Is Manufactured Spending to Hit a Credit Card Bonus Actually Legal?

By The Penny Plan Editorial Team Published July 13, 2026 5 min read

Someone chasing a sign-up bonus notices the spending threshold is just out of reach with normal purchases, and starts wondering about ways to push transactions through the card without actually buying anything new. It’s a common question in points and rewards communities, and the legal answer turns out to be less interesting than the contractual one.

The quick answer

Manufactured spending — creating transactions that don’t represent a genuine purchase, purely to generate spending volume on a card — generally isn’t a criminal act in the way fraud is, but it typically violates the terms and conditions that come with most credit card accounts. That distinction matters: something can be against a company’s rules and enforceable through account closure or bonus clawback, without rising to the level of a crime. Card issuers write their terms broadly enough to treat this kind of activity as a violation regardless of the specific method used.

Why issuers care

Rewards programs are built around the assumption that spending reflects real purchasing activity, since issuers often earn revenue from interchange fees paid by merchants on genuine transactions. When spending is manufactured rather than tied to an actual purchase, that underlying economics breaks down, and the issuer can end up paying out a bonus without the transaction volume it was designed to reward. This is a core reason issuer terms tend to reserve the right to claw back bonuses, close accounts, or deny future applications when they detect activity that looks manufactured.
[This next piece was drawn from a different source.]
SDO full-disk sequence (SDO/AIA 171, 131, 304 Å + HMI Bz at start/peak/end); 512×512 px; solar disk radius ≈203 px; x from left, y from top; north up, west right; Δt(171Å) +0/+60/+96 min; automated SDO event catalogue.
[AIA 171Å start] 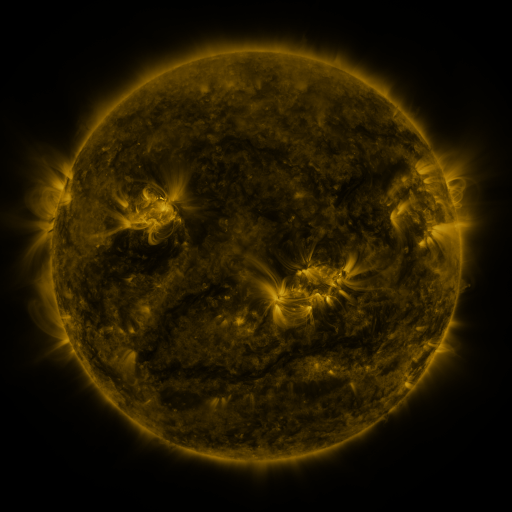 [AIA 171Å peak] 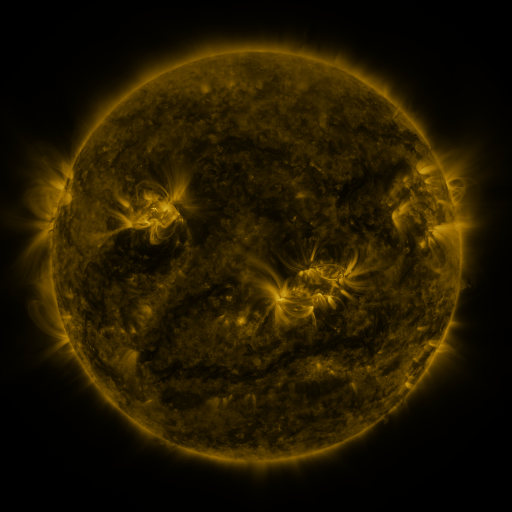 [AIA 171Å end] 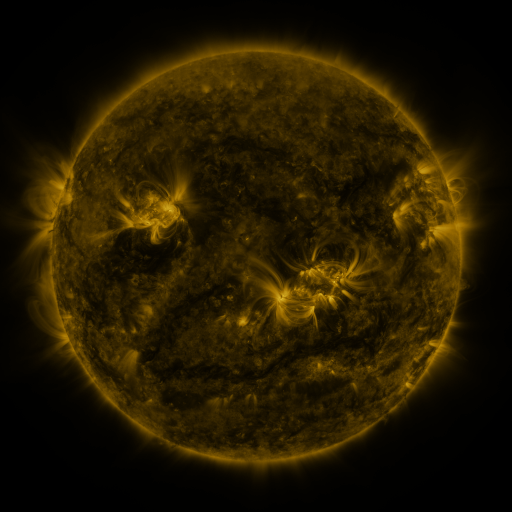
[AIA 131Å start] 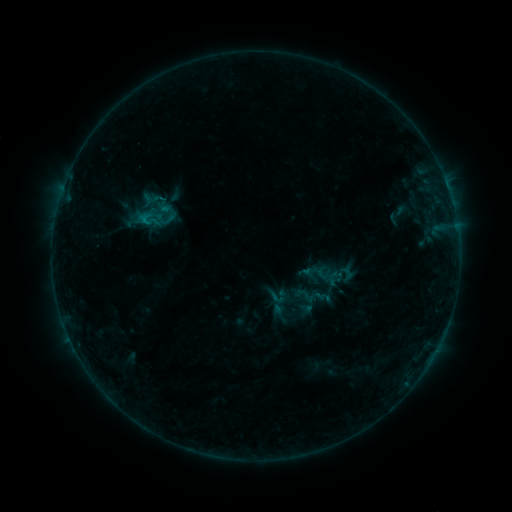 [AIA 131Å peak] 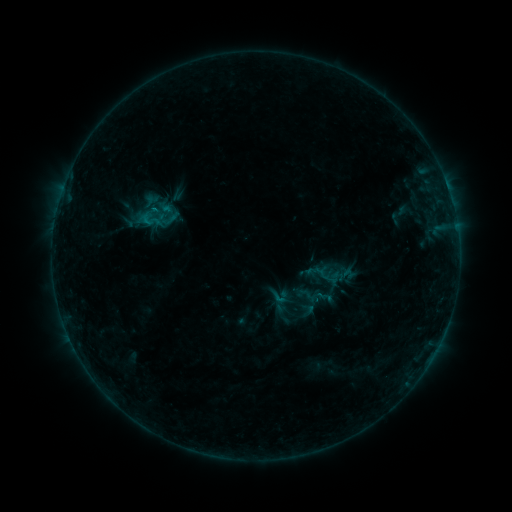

What issuers typically do about it

Enforcement varies by company and isn’t always predictable, but consequences described across cardholder terms generally include forfeiting the promotional bonus, having the account closed without warning, and in some cases being flagged internally in ways that can affect approval for future products from the same issuer. A closed account can also shift a credit utilization ratio overnight, since available credit disappears along with the account. This is separate from a criminal or civil legal proceeding — it’s a private company enforcing its own contract, which it’s generally permitted to do. Someone paying another person to be added as an authorized user in an attempt to influence credit data runs into a related category of activity that issuers and reporting systems are set up to flag.

Where it can cross into something more serious

Manufactured spending itself, done with a person’s own funds and their own card, generally lives in a gray area of “against the rules” rather than illegal. But some tactics adjacent to it — creating fake merchant accounts, using stolen payment credentials, or structuring transactions specifically to evade reporting thresholds — move into territory that can violate actual law rather than just a cardholder agreement. Structuring deposits to stay under a reporting threshold, for example, is a federal offense regardless of intent, which illustrates how closely related-sounding tactics can land in very different legal categories.

Final thoughts

The line between “clever workaround” and “contract violation” is thinner than it looks, and the line between “contract violation” and “illegal” is a separate line entirely, not the same one. Reading a card’s actual cardholder agreement, rather than relying on forum consensus, is the only way to know what a specific issuer considers acceptable, since terms and enforcement practices differ from one company to the next and change over time.